Local LLMs¶

Loom can stream chat from any LLM you run on localhost or your LAN. Two integrations are built in:

Kind	Best for	Wire format
Ollama	`ollama serve` running locally or on a homelab box	`POST /api/chat` (NDJSON stream), `GET /api/tags` for models
OpenAI-compatible	LM Studio, llama.cpp's `llama-server`, Jan, vLLM, LocalAI, anything that speaks `/v1/chat/completions`	OpenAI SSE stream

Both are added in Settings → Providers.

Ollama setup¶

Install Ollama: brew install ollama (or download).
Pull a model: ollama pull llama3.2:3b.
Make sure the daemon is running: ollama serve (the GUI installer auto-launches it; brew install does not).
Open Loom → Settings → Providers → Add.
Display name: Ollama
Kind: Ollama
Base URL: http://localhost:11434
Default model: leave blank — Loom auto-discovers via /api/tags.
Requires auth: off.
Test connection → should report N model(s).
Save.

The Agent pane picker now has a Local · Ollama group with one entry per pulled model. Pick one, send a prompt, watch tokens stream in.

Network Ollama¶

Run ollama serve on another machine with OLLAMA_HOST=0.0.0.0:11434 ollama serve, then in Loom set Base URL to http://<host>:11434. /api/tags discovery and /api/chat streaming work the same over LAN.

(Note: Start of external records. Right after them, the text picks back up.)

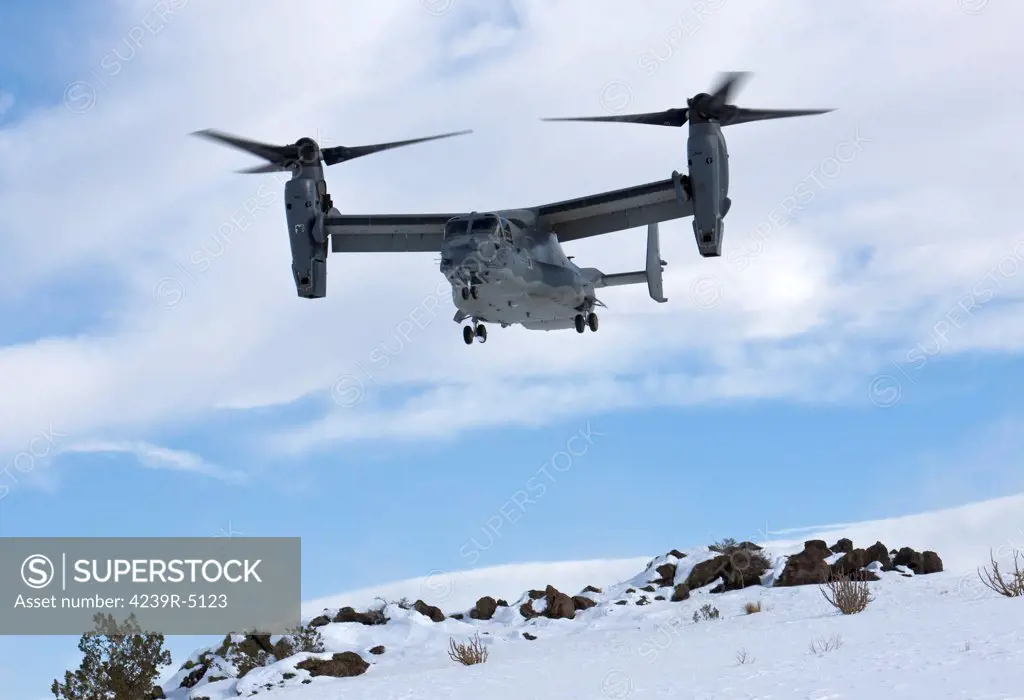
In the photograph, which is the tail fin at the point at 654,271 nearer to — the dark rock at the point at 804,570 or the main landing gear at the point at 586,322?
the main landing gear at the point at 586,322

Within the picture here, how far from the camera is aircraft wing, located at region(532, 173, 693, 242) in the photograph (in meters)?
25.5

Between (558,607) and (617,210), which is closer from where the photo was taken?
(617,210)

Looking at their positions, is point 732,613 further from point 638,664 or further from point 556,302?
point 638,664

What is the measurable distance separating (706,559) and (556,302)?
1047cm

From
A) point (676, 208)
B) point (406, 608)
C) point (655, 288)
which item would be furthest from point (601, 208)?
point (406, 608)

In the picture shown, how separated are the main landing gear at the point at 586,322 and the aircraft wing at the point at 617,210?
233 cm

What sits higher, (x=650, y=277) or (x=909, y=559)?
(x=650, y=277)

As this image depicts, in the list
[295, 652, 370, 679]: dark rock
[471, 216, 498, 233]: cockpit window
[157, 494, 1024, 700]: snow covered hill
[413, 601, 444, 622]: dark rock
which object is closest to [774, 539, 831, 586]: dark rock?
[157, 494, 1024, 700]: snow covered hill

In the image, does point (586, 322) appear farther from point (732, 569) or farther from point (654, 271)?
point (732, 569)

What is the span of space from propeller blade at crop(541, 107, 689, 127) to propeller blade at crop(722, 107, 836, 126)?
1193 mm

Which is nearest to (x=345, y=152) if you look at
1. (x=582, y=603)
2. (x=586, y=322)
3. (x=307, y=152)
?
(x=307, y=152)

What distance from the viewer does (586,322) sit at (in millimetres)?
29406

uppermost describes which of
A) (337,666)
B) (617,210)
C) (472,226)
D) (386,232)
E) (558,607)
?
(386,232)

OpenAI-compatible setup (LM Studio, llama.cpp, Jan, vLLM)¶

These tools all expose an OpenAI-shaped HTTP API. Pick one, start its server, then add an endpoint in Loom.

LM Studio¶

In LM Studio: Developer → Local Server → start the server (default port 1234).
Note the model identifier in the active session — e.g. lmstudio-community/Llama-3.1-8B-Instruct.
Loom → Settings → Providers → Add.
Display name: LM Studio
Kind: OpenAI-compatible
Base URL: http://localhost:1234/v1
Model: the identifier from step 2.
Requires auth: off.
Save.

llama.cpp¶

./llama-server -m /path/to/model.gguf --host 0.0.0.0 --port 8080

In Loom, Base URL = http://localhost:8080/v1, Model = whatever string you want (llama-server echoes it back regardless).

Jan¶

Jan exposes an OpenAI-compatible server at http://localhost:1337/v1 by default. Same setup — paste in the model identifier from Jan's UI.

vLLM / LocalAI¶

Same shape: configure Base URL to wherever the server listens (commonly http://localhost:8000/v1), set the Model id to whatever the server expects, save.

Auth tokens¶

Some local servers (or the LAN proxies in front of them) want a bearer token. Toggle Requires auth in the editor and paste the token. It's stored in macOS Keychain under account local_endpoint_<UUID> and sent as Authorization: Bearer <token> on every request.

Streaming and cancel¶

All HTTP providers stream tokens live into the assistant bubble. Hit the Stop button (top right of the agent pane during a turn) to cancel — the URLSession task is canceled and the bubble shows whatever was already emitted.

Troubleshooting¶

"HTTP 404" when sending — check the Base URL. OpenAI-compatible servers expect the /v1 path; Ollama does not.
"Could not connect to the server" — daemon isn't running, or the port is wrong, or a firewall is blocking it. The Test connection button in the editor isolates the network problem from the model problem.
No models showing in the picker after Ollama add — /api/tags returned empty (or the daemon isn't on the URL you typed). Make sure ollama list has at least one model and the URL works in curl.
Empty / hung response — many local models don't honor stop tokens correctly. Check the server's logs.